Alexson sued, alleging that the Foundation was careless and negligent in only partially removing the branch from a portion of roadway and that the Foundation’s failure to warn or guard against the obstruction was willful and intentional. The Foundation moved for summary judgment on the ground that General Statutes §52-557g, known as the recreational land use statute, made the Foundation immune.

Held: The Foundation was protected by the Connecticut Recreational Use Act. The Act provides that a landowner is immune from liability for simple negligence where: (1) the defendant is the owner of the land in question; (2) the defendant has made all or part of the land where the plaintiff was injured available for use to the public free of charge; and (3) the plaintiff, at the time that he was injured, was using the land for a recreational purpose.

Alexson argued that there was a genuine issue of material fact as to whether the Foundation made the land available to the public free of charge. In addition, Alexson alleged that there was a genuine issue of material fact as to whether the exception to the recreational land use immunity statute, codified in §52-557h, applied to the defendant because, as alleged by the plaintiff, the defendant willfully and maliciously failed to warn against a dangerous and defective condition.

The Foundation said the land on which Alexson was injured was always available for recreational use to the public without charge. Alexson admitted that on the day he was injured, he was not charged by the Foundation, and conceded that the only time he has been charged a fee was when he went inside the museum. The Court found that there was thus no genuine issue of material fact that the defendant Foundation made the part of the property on which Alexson was injured available, free of charge, to the public.

biketree140418The final prong of the statute required that the land be available for recreational purposes.
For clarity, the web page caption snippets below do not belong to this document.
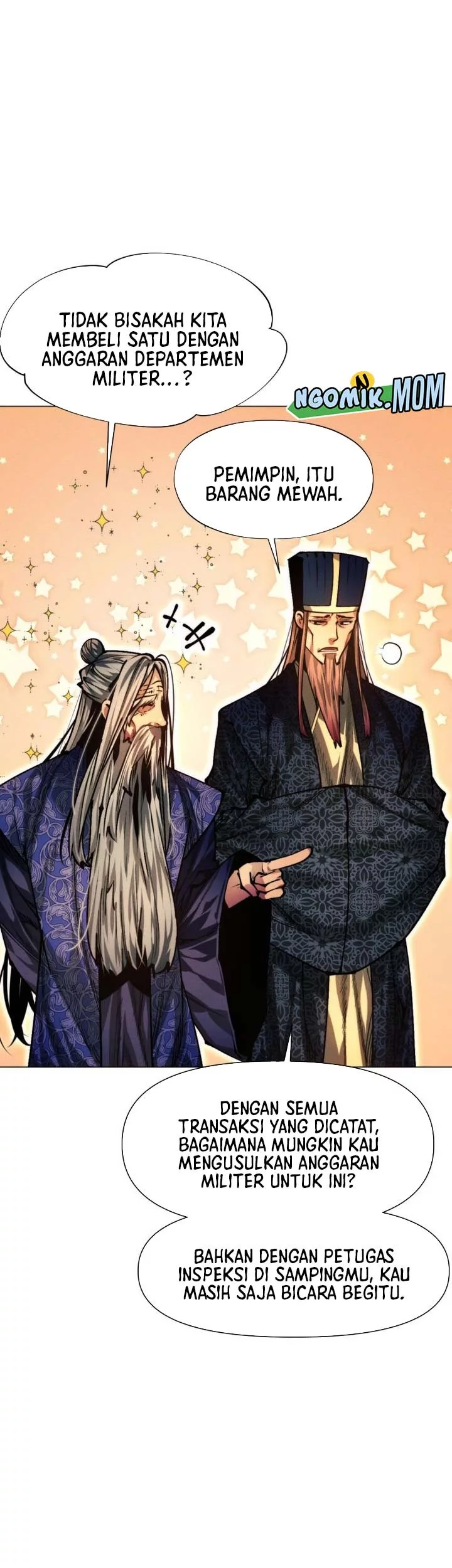 Modern Man Who Fall Into Murim Chapter 111 Gambar 68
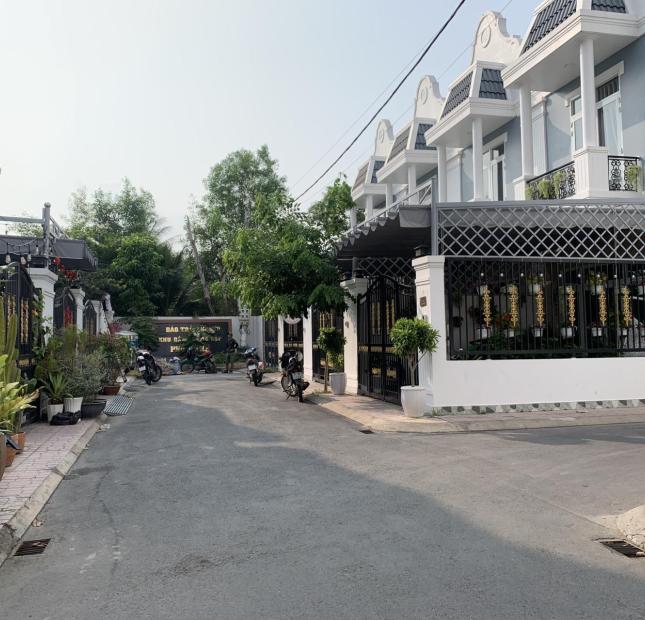 NHÀ PHÚ TÂN ĐƯỜNG Ô TÔ LIỀN KỀ ĐẠI LỘ ĐỒNG KHỞI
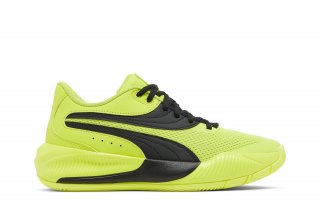 Triple Basketball 'Yellow Glow'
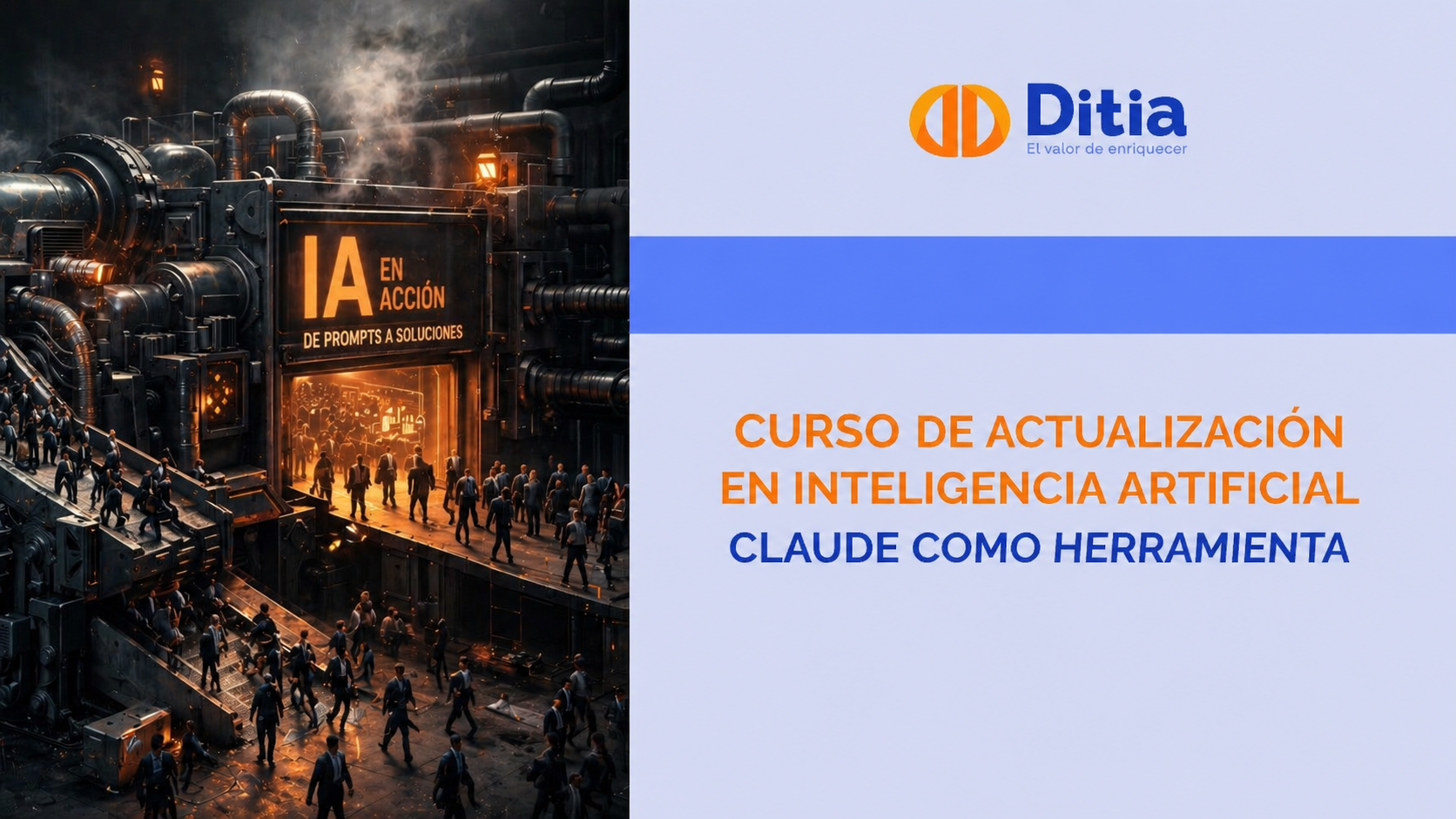 Curso de actualización de IA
Section 52-557f(4)(a) provides a list of activities that constitute a “recreational purpose,” and the list doesn’t include bicycle riding. The Court observed, however, that, the statute clearly stated that “[r]ecreational purpose includes, but is not limited to, any of the following …” It was evident, the Court held, that the enumerated activities set forth in the statute were not exclusive.

Riding a bicycle, the Court said, fell within the penumbra of activities considered “recreational” for the purpose of the statute. Therefore the Foundation satisfied the third prong of the statute. Thus, the defendant is entitled to statutory immunity, unless Alexson could show the Foundation had engaged in a willful or malicious failure to guard or warn against a dangerous condition, use, structure or activity. The Court said the phrase “willful or malicious” meant conduct which must encompass both the physical act proscribed by the statute and its injurious consequences.

Willful misconduct has been defined as intentional conduct designed to injure for which there is no just cause or excuse. Its characteristic element is the design to injure either actually entertained or to be implied from the conduct and circumstances. Alexson’s conclusory statements in his complaint, coupled with the conclusory statements in his affidavit (the admissibility of which the Court found to be dubious at best) did not raise a genuine issue of material fact. The Court said the complaint was “bereft of the factual predicate necessary to lead a reasonable person to infer that the workmen intended to injure passers by, and this plaintiff in particular, by their actions.”

The dismissal of this ridiculous suit was upheld.